Spark is one of the largest companies by value on the New Zealand Exchange (NZX). As of 2007, it was the 39th largest telecommunications company in the OECD. The company is part of New Zealand Telecommunications Forum.
Telecom New Zealand was formed in 1987 from a division of the New Zealand Post Office, and privatised in 1990. In 2008, Telecom was operationally separated into three divisions under local loop unbundling initiatives by central government – Telecom Retail; Telecom Wholesale; and Chorus, the network infrastructure division. This separation effectively ended any remnants of monopoly that Telecom Retail once had in the market. In 2011 the demerger process was complete, with Telecom and Chorus becoming separate listed companies. On 8 August 2014, the company changed its name to Spark New Zealand.

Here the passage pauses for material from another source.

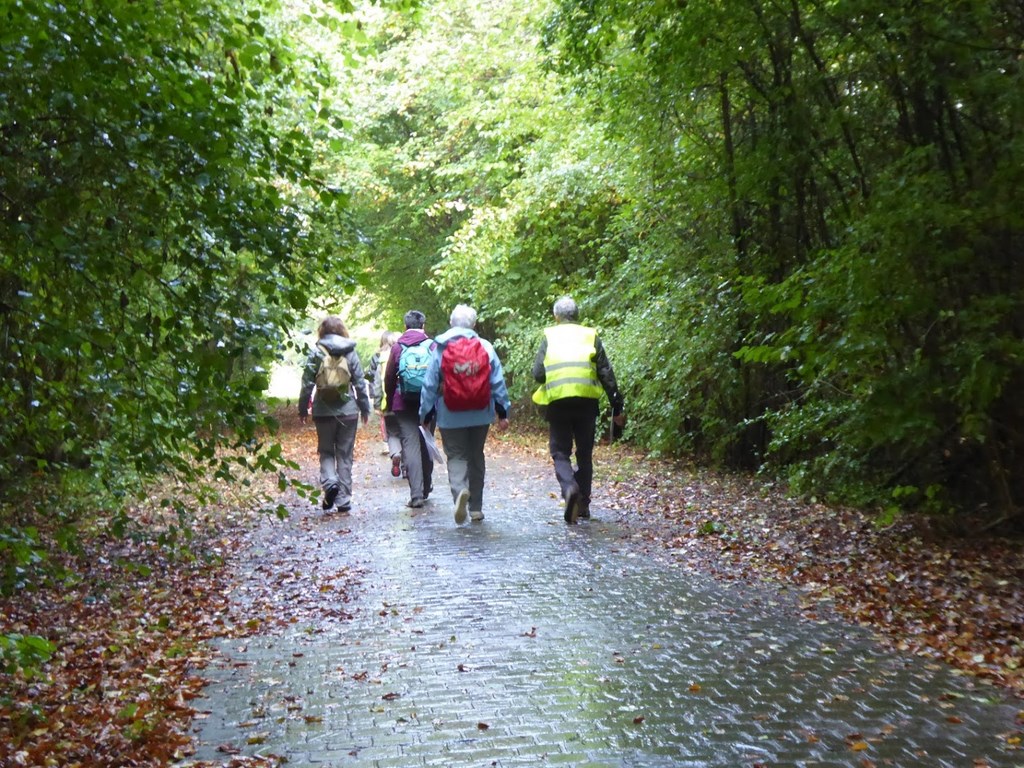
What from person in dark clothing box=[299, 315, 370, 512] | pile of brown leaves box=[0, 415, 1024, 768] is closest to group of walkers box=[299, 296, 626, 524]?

The Postal Services Act 1987 split the then New Zealand Post Office into New Zealand Post Limited (trading as NZPost), Telecom New Zealand Limited (trading as Telecom) and Post Office Bank Limited (trading as PostBank, sold to ANZ in 1989) and all three industries progressively deregulated. The selling price of Telecom was considered by some to be extremely low, given that Telecom had a monopoly of all phone lines in New Zealand at the time. There has been debate as to whether privatisation was in the best interests of the country's telecommunications infrastructure, although others consider that the capital requirements to modernise the network were better provided by private enterprise than the government.